Signed from Roma in the off-season, Bradley has quickly proved to be Toronto FC's fulcrum. He is equally important to the U.S. national team, a box-to-box midfield general who sets the tone.
Just 26, Bradley enters the tournament with 86 caps to rank 20th on the U.S. all-time list. His next appearance will bump him up one place on that ledger, tying him with Steve Cherundolo.
He earned the 10th assist of his national team career in a 2-1 friendly win over Nigeria on June 7 to tie for 12th all-time with Cherundolo, Chris Henderson, Brian McBride and Earnie Stewart.
Bradley played every minute for the U.S. at the 2010 World Cup in South Africa, where the Americans were knocked out 2-1 by Ghana after extra time in the round of 16.
He scored a crucial 82nd-minute goal to give the U.S. a 2-2 tie with Slovenia and covered more than 35 kilometres during group play. It was the third most at the tournament, according to FIFA’s player tracking.
Ghana also beat the U.S. at the 2006 tournament, knocking them out of contention for the knockout round with a 2-1 win in the final game of the group stage.
For Bradley, whose father Bob coached the 2010 national team, the World Cup in South Africa was special.
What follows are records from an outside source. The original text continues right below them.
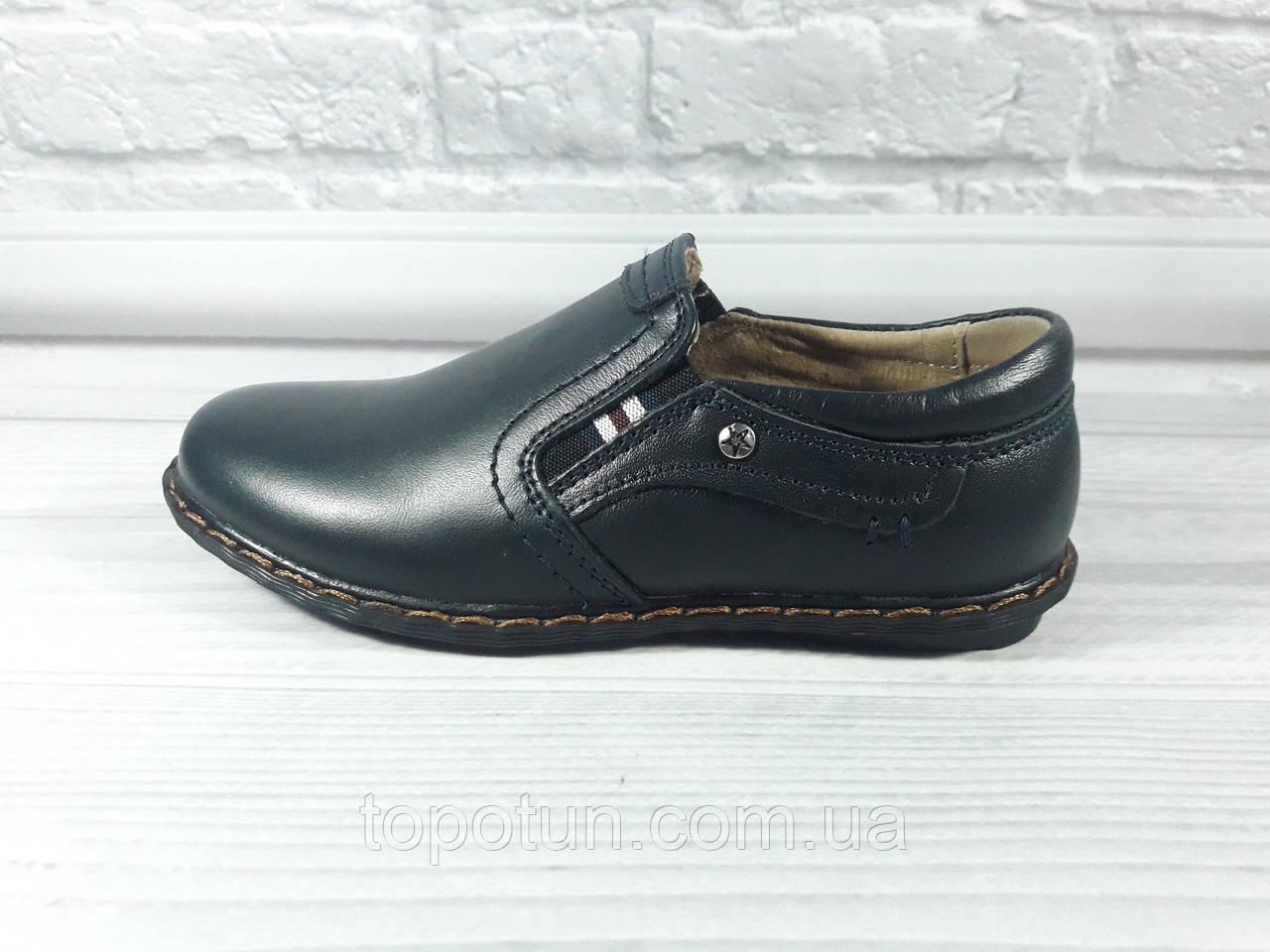 """Школьные туфли для мальчика """"Kangfu"""" кожаные Размер: 27,28,29,31"""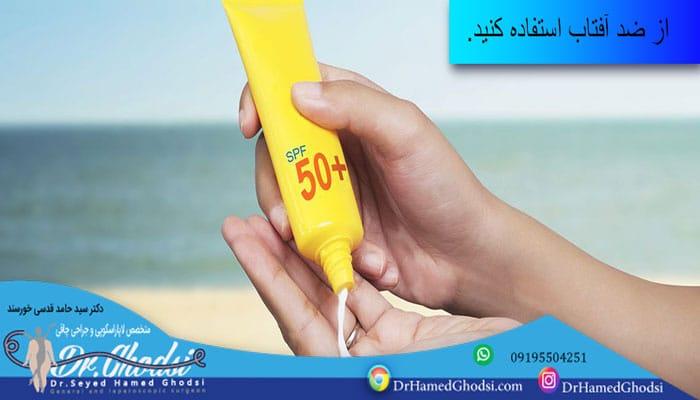 استفاده از ضد آفتاب برای جای زخم بخیه جراحی چاقی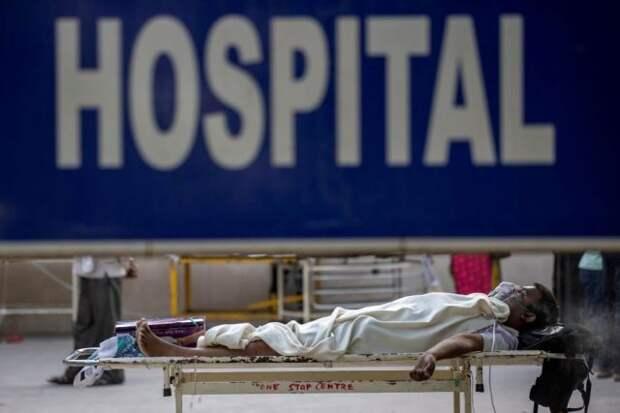 В Индии из-за коронавируса участились случаи грибковой инфекции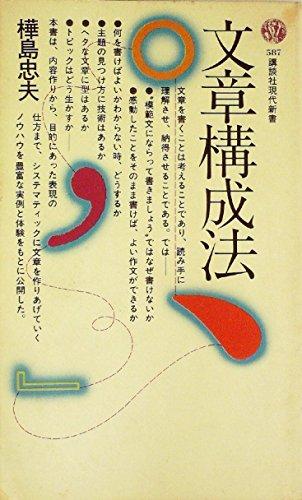 文章構成法 (1980年) (講談社現代新書)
"We played in a way that when people back home watched, they were proud to watch us. They identified with us. That saw a team that fought for each other, that never gave up — even if things didn't come easy or didn't come quickly, gave everything it had for each other until the bitter end. Hopefully we are ready to do that again and take it a step or two farther, even in a difficult group."
In Brazil, the 13th-ranked Americans must deal with No. 2 Germany, No. 4 Portugal and No. 37 Ghana in the group stage.
Rather than complain about the degree of difficulty such a challenge entails, Bradley talks of "an incredible opportunity."
"There's a quiet confidence amongst us," he said. "If we can be as mentally and physically sharp as we can be, we have a real chance."
Bradley, one of five members of the U.S team with World Cup experience (alongside Jozy Altidore, DaMarcus Beasley, Clint Dempsey and Tim Howard), expects the tournament to be welcomed back home by more fans than ever before.
With expanded television coverage of the sport on a weekly basis, the appetite for soccer's biggest showcase has grown in North America.
"Everything stops," for the World Cup, he said.
It's an interesting phenomenon for players at the tournament, who are largely kept away from the hubbub.
"As a player, you're there and it's a dream come true. But in some many ways, it's business as usual," Bradley said in an interview prior to arriving in Brazil. "In so many ways now, it's not unlike any other camp with the national team. There's training, there's meals together, there's meetings, there's gym sessions. And you're doing all the same things that you normally do, only it's a World Cup."
In South Africa, the Americans stayed in a beautiful, peaceful lodge outside of Johannesburg.
"Only when we spoke to our friends and family back home, only when we went on the Internet, on Facebook, on Twitter did you really start to then understand what was going on back home and how excited people were ... it's an incredible feeling to know you're a part of something that has that power."
The goal is to take that excitement and take it even further, he said.
Bradley says his decision to return to MLS this season has positioned him well for the tournament, in terms of fitness and readiness. His only regret has been missing matches for Toronto.